Rosella, IA 3.0 Beta
release date: 22/03/2018
Bug Fixes And New Features
- File types have been changed to be more intuitive. 'Hybrid' is now 'Plain Text'. You will still be able to use the features that apply to 'hybrid' texts. You can now import tagged text as either 'XML and HTML' or 'TEI'. This allows for ongoing development at various levels of generality. You can import any text, or you can take advantage of it being tagged as XML, or we can build in features making assumptions about TEI texts (eg: counting by characters marked up as such in TEI).
- Split by 'grapheme' allows you to count individual 'characters' (ie: letters or the unique symbols of a character set) instead of words. The term 'grapheme' has been used to avoid confusion with counting speaking 'characters' in plays. This will be useful for Chinese, especially where the text does not have space seperated words.
- Re-arranged layout of various input options in the user interface to be more organised into coherent groupings. It is unavoidable that this change will confuse established users. Sorry about that.
- Split texts by tags (eg: enclose parts of your text in <div> tags </div>, or count paragraphs with the <p> tag </p>, etc). This can be done in any of the text types, including plain text. Any text outside the tag will be ignored.
- Import metadata for texts from a csv file.
- Include metadata, author, title, and character in output.
- List any XML tags to be included or excluded from the process.

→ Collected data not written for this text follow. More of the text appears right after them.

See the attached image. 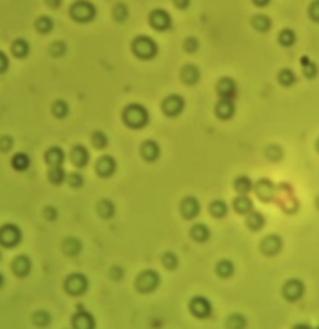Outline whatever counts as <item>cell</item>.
<instances>
[{
  "label": "cell",
  "mask_w": 319,
  "mask_h": 329,
  "mask_svg": "<svg viewBox=\"0 0 319 329\" xmlns=\"http://www.w3.org/2000/svg\"><path fill=\"white\" fill-rule=\"evenodd\" d=\"M317 207L319 208V197L317 198Z\"/></svg>",
  "instance_id": "cell-55"
},
{
  "label": "cell",
  "mask_w": 319,
  "mask_h": 329,
  "mask_svg": "<svg viewBox=\"0 0 319 329\" xmlns=\"http://www.w3.org/2000/svg\"><path fill=\"white\" fill-rule=\"evenodd\" d=\"M247 227L252 231H259L263 229L264 224H266V220H264L263 214L259 213V212H251L247 216Z\"/></svg>",
  "instance_id": "cell-27"
},
{
  "label": "cell",
  "mask_w": 319,
  "mask_h": 329,
  "mask_svg": "<svg viewBox=\"0 0 319 329\" xmlns=\"http://www.w3.org/2000/svg\"><path fill=\"white\" fill-rule=\"evenodd\" d=\"M308 13H309V17L313 22L319 23V2H313L310 4Z\"/></svg>",
  "instance_id": "cell-49"
},
{
  "label": "cell",
  "mask_w": 319,
  "mask_h": 329,
  "mask_svg": "<svg viewBox=\"0 0 319 329\" xmlns=\"http://www.w3.org/2000/svg\"><path fill=\"white\" fill-rule=\"evenodd\" d=\"M3 284H4V277H3V274L0 273V287H2Z\"/></svg>",
  "instance_id": "cell-53"
},
{
  "label": "cell",
  "mask_w": 319,
  "mask_h": 329,
  "mask_svg": "<svg viewBox=\"0 0 319 329\" xmlns=\"http://www.w3.org/2000/svg\"><path fill=\"white\" fill-rule=\"evenodd\" d=\"M97 212L103 218H111L115 214V204L110 199H102L98 202Z\"/></svg>",
  "instance_id": "cell-29"
},
{
  "label": "cell",
  "mask_w": 319,
  "mask_h": 329,
  "mask_svg": "<svg viewBox=\"0 0 319 329\" xmlns=\"http://www.w3.org/2000/svg\"><path fill=\"white\" fill-rule=\"evenodd\" d=\"M217 92L220 94L221 99L232 100V97L237 92V85H236L235 80L231 77H222L217 84Z\"/></svg>",
  "instance_id": "cell-14"
},
{
  "label": "cell",
  "mask_w": 319,
  "mask_h": 329,
  "mask_svg": "<svg viewBox=\"0 0 319 329\" xmlns=\"http://www.w3.org/2000/svg\"><path fill=\"white\" fill-rule=\"evenodd\" d=\"M266 154L269 160H272V161H278V160L282 159L283 152H282V149L278 145H271L269 147H267Z\"/></svg>",
  "instance_id": "cell-42"
},
{
  "label": "cell",
  "mask_w": 319,
  "mask_h": 329,
  "mask_svg": "<svg viewBox=\"0 0 319 329\" xmlns=\"http://www.w3.org/2000/svg\"><path fill=\"white\" fill-rule=\"evenodd\" d=\"M71 15L75 20L80 23L91 22L96 15V9L91 3L79 2L71 7Z\"/></svg>",
  "instance_id": "cell-6"
},
{
  "label": "cell",
  "mask_w": 319,
  "mask_h": 329,
  "mask_svg": "<svg viewBox=\"0 0 319 329\" xmlns=\"http://www.w3.org/2000/svg\"><path fill=\"white\" fill-rule=\"evenodd\" d=\"M132 51L135 55L144 60H150L155 58L157 54V45L155 40H152L150 36L141 35L137 36L132 43Z\"/></svg>",
  "instance_id": "cell-2"
},
{
  "label": "cell",
  "mask_w": 319,
  "mask_h": 329,
  "mask_svg": "<svg viewBox=\"0 0 319 329\" xmlns=\"http://www.w3.org/2000/svg\"><path fill=\"white\" fill-rule=\"evenodd\" d=\"M295 39V33L292 29H283L278 35V41L282 46H292Z\"/></svg>",
  "instance_id": "cell-37"
},
{
  "label": "cell",
  "mask_w": 319,
  "mask_h": 329,
  "mask_svg": "<svg viewBox=\"0 0 319 329\" xmlns=\"http://www.w3.org/2000/svg\"><path fill=\"white\" fill-rule=\"evenodd\" d=\"M297 77H295V74L290 69H282L281 71L278 72V81L281 82L283 86H292L295 82Z\"/></svg>",
  "instance_id": "cell-35"
},
{
  "label": "cell",
  "mask_w": 319,
  "mask_h": 329,
  "mask_svg": "<svg viewBox=\"0 0 319 329\" xmlns=\"http://www.w3.org/2000/svg\"><path fill=\"white\" fill-rule=\"evenodd\" d=\"M44 214H45V217L49 221H54V220L58 217V211H56L54 207H46L45 211H44Z\"/></svg>",
  "instance_id": "cell-52"
},
{
  "label": "cell",
  "mask_w": 319,
  "mask_h": 329,
  "mask_svg": "<svg viewBox=\"0 0 319 329\" xmlns=\"http://www.w3.org/2000/svg\"><path fill=\"white\" fill-rule=\"evenodd\" d=\"M185 108V100L180 95H170L162 102V110L167 116H177Z\"/></svg>",
  "instance_id": "cell-9"
},
{
  "label": "cell",
  "mask_w": 319,
  "mask_h": 329,
  "mask_svg": "<svg viewBox=\"0 0 319 329\" xmlns=\"http://www.w3.org/2000/svg\"><path fill=\"white\" fill-rule=\"evenodd\" d=\"M283 296L288 302H297L304 294V284L297 278H292L283 286Z\"/></svg>",
  "instance_id": "cell-8"
},
{
  "label": "cell",
  "mask_w": 319,
  "mask_h": 329,
  "mask_svg": "<svg viewBox=\"0 0 319 329\" xmlns=\"http://www.w3.org/2000/svg\"><path fill=\"white\" fill-rule=\"evenodd\" d=\"M12 164L15 170L24 171L29 168L30 159L27 154H22V152H19V154H17L14 157H13Z\"/></svg>",
  "instance_id": "cell-34"
},
{
  "label": "cell",
  "mask_w": 319,
  "mask_h": 329,
  "mask_svg": "<svg viewBox=\"0 0 319 329\" xmlns=\"http://www.w3.org/2000/svg\"><path fill=\"white\" fill-rule=\"evenodd\" d=\"M209 212H211L214 217L222 218V217H225L226 214H227L228 207L225 201H222V199H216V201H214L209 204Z\"/></svg>",
  "instance_id": "cell-32"
},
{
  "label": "cell",
  "mask_w": 319,
  "mask_h": 329,
  "mask_svg": "<svg viewBox=\"0 0 319 329\" xmlns=\"http://www.w3.org/2000/svg\"><path fill=\"white\" fill-rule=\"evenodd\" d=\"M114 14H115V19L118 22H124L128 18V8L124 4H119L114 10Z\"/></svg>",
  "instance_id": "cell-46"
},
{
  "label": "cell",
  "mask_w": 319,
  "mask_h": 329,
  "mask_svg": "<svg viewBox=\"0 0 319 329\" xmlns=\"http://www.w3.org/2000/svg\"><path fill=\"white\" fill-rule=\"evenodd\" d=\"M255 190L258 198H261L262 201L268 202L271 201L274 196L273 183H272L269 180H267V178H262V180H259L258 182H257Z\"/></svg>",
  "instance_id": "cell-15"
},
{
  "label": "cell",
  "mask_w": 319,
  "mask_h": 329,
  "mask_svg": "<svg viewBox=\"0 0 319 329\" xmlns=\"http://www.w3.org/2000/svg\"><path fill=\"white\" fill-rule=\"evenodd\" d=\"M72 324L75 328L79 329H91L95 327V320L90 313L85 312H77L72 318Z\"/></svg>",
  "instance_id": "cell-19"
},
{
  "label": "cell",
  "mask_w": 319,
  "mask_h": 329,
  "mask_svg": "<svg viewBox=\"0 0 319 329\" xmlns=\"http://www.w3.org/2000/svg\"><path fill=\"white\" fill-rule=\"evenodd\" d=\"M67 182L71 187H80L84 183V177L81 176V173L72 172L67 176Z\"/></svg>",
  "instance_id": "cell-44"
},
{
  "label": "cell",
  "mask_w": 319,
  "mask_h": 329,
  "mask_svg": "<svg viewBox=\"0 0 319 329\" xmlns=\"http://www.w3.org/2000/svg\"><path fill=\"white\" fill-rule=\"evenodd\" d=\"M45 160L50 167H54V166H63L65 161V154L60 147H51V149H49V151L46 152Z\"/></svg>",
  "instance_id": "cell-23"
},
{
  "label": "cell",
  "mask_w": 319,
  "mask_h": 329,
  "mask_svg": "<svg viewBox=\"0 0 319 329\" xmlns=\"http://www.w3.org/2000/svg\"><path fill=\"white\" fill-rule=\"evenodd\" d=\"M161 278L156 271L152 269H147V271L142 272L136 279V287L142 293H151L159 287Z\"/></svg>",
  "instance_id": "cell-3"
},
{
  "label": "cell",
  "mask_w": 319,
  "mask_h": 329,
  "mask_svg": "<svg viewBox=\"0 0 319 329\" xmlns=\"http://www.w3.org/2000/svg\"><path fill=\"white\" fill-rule=\"evenodd\" d=\"M300 63H302V69H303V74L307 79H314L315 76L318 75V66L315 65L314 63L310 61V59L308 56H303L300 59Z\"/></svg>",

- Split by character provides summary output of words for characters.
- Compatible with the latest version of TEI, that allows for <stage> tags inside <sp> tags.
- Some inline documentation, mouse hover over some elements shows brief explanations.
- Sort results by clicking the top of the column.
- Variant spelling no longer supported. The complexity of handling variant spelling made it impossible to give an account of it, so it could no longer be included. Variant spelling should be handled in your own preprocessing.
- Punctuation that may not be part of a word in English is no longer treated as part of a word when there are no spaces. All punctuation except ' - will split words. Eg: Use of the colon in "They included:Mary, John,..." would split 'included' and 'Mary' into two words, whereas in "It was Mary's choice." the word 'Mary's' will remain one word.
- Merge sets, or remove one set from another set.
- Ability to use <reg> tag orig and sic attribute to count either. Eg: option to count either scilens or silence in <reg orig="scilens">silence<reg>
Planned Enhancements
- PCA plot. Since this is among the most popular stylometry tools we would like to include a basic PCA Plot, so that there is no need to move to a statistics package to get basic results. There is no intention to duplicate statistics packages beyond this, except where, perhaps, a particular method is desired in the overwhelming majority of cases.
- Better user feedback while processing, giving indication that the processing is continuing and where possible, how far along it is.
- Segmentation by percentages.
- More advanced and generalised XML handling, such as showing attribute values as output metadata when splitting by tag.
- "Include words" option for n-grams.
- Upgrade to Java 8.0
- Fix bug where a split by tag conflicts with handling of head and stage tags in TEI.
- Fix bug where a tag appears mid word (eg: straw
berry) the word is treated as two words.